In deze zaak, behandeld door het College van Beroep voor het bedrijfsleven, gaat het om de vraag of de Stichting Nederlandse Algemene Keuringsdienst voor zaaizaad en pootgoed van landbouwgewassen (NAK) bevoegd was om een maatregel op te leggen aan appellanten, telers en leveranciers van pootaardappelen, op basis van artikel 20a van de Regeling verhandeling teeltmateriaal. De appellanten hebben in beroep gesteld dat zij ongekeurd en ongecertificeerd pootgoed in de handel hebben gebracht, wat volgens NAK een overtreding van artikel 40 van de Zaaizaad- en plantgoedwet (Zpw) zou zijn.

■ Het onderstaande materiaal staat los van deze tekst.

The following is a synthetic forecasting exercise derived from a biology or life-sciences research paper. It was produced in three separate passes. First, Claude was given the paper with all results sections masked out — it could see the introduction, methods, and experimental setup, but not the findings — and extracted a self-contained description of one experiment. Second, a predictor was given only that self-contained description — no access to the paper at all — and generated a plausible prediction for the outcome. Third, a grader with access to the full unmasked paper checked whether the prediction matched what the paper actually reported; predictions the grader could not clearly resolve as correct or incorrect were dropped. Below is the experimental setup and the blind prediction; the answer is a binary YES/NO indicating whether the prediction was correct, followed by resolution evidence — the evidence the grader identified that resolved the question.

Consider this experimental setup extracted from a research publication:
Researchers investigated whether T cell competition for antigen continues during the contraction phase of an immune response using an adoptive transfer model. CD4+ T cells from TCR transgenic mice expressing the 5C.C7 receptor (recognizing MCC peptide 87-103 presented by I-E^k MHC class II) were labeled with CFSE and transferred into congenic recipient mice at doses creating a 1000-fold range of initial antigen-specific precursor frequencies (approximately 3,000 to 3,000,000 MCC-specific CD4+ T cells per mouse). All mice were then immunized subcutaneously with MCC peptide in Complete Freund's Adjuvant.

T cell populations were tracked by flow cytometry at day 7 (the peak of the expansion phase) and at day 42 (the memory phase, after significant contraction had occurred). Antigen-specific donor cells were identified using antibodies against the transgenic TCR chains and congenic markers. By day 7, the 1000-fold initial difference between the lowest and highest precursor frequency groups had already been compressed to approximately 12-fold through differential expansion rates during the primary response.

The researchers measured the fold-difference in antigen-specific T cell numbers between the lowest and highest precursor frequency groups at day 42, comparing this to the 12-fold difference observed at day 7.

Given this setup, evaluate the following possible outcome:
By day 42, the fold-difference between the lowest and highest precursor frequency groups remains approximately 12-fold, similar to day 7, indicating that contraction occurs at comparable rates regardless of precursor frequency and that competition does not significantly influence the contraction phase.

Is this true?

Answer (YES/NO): NO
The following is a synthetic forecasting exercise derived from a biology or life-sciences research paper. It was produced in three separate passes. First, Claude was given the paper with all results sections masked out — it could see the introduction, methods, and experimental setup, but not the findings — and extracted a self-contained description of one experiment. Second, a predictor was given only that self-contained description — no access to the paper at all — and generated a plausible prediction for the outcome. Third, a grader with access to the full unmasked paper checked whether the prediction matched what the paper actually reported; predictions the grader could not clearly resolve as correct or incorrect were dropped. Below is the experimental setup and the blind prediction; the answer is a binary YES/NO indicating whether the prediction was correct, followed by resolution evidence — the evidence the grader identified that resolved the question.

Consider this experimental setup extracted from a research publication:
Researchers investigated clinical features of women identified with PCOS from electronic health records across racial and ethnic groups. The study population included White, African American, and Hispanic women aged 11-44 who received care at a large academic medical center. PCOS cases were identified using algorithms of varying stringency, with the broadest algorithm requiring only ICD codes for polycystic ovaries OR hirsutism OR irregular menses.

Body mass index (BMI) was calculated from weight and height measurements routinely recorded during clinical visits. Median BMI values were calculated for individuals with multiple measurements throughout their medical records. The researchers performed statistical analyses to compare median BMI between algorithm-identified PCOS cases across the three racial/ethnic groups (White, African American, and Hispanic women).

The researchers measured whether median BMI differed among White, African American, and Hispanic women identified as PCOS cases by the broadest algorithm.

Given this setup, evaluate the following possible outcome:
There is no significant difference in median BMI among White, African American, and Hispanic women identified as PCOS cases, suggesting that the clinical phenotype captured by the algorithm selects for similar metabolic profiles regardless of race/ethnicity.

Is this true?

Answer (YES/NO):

NAK heeft als gevolg hiervan de keuring en certificering van pootaardappelen op het bedrijf van appellanten voor drie jaar opgeschort.
Het College heeft vastgesteld dat de appellanten inderdaad pootaardappelen ongekeurd en ongecertificeerd in het verkeer hebben gebracht, maar oordeelt dat NAK niet bevoegd was om de maatregel op te leggen. Het College benadrukt dat artikel 20a van de Regeling betrekking heeft op de vakkundigheid van de leverancier in de voortbrenging, bewaring of bewerking van teeltmateriaal. Het College concludeert dat het belemmeren van keuringen niet kan worden gezien als een van deze handelingen. Daarom is de maatregel van NAK onterecht opgelegd.
Het College heeft het beroep gegrond verklaard, het bestreden besluit vernietigd en het primaire besluit herroepen. Tevens is NAK veroordeeld in de proceskosten van appellanten, vastgesteld op € 2.136,-. De uitspraak is openbaar gedaan op 20 april 2021.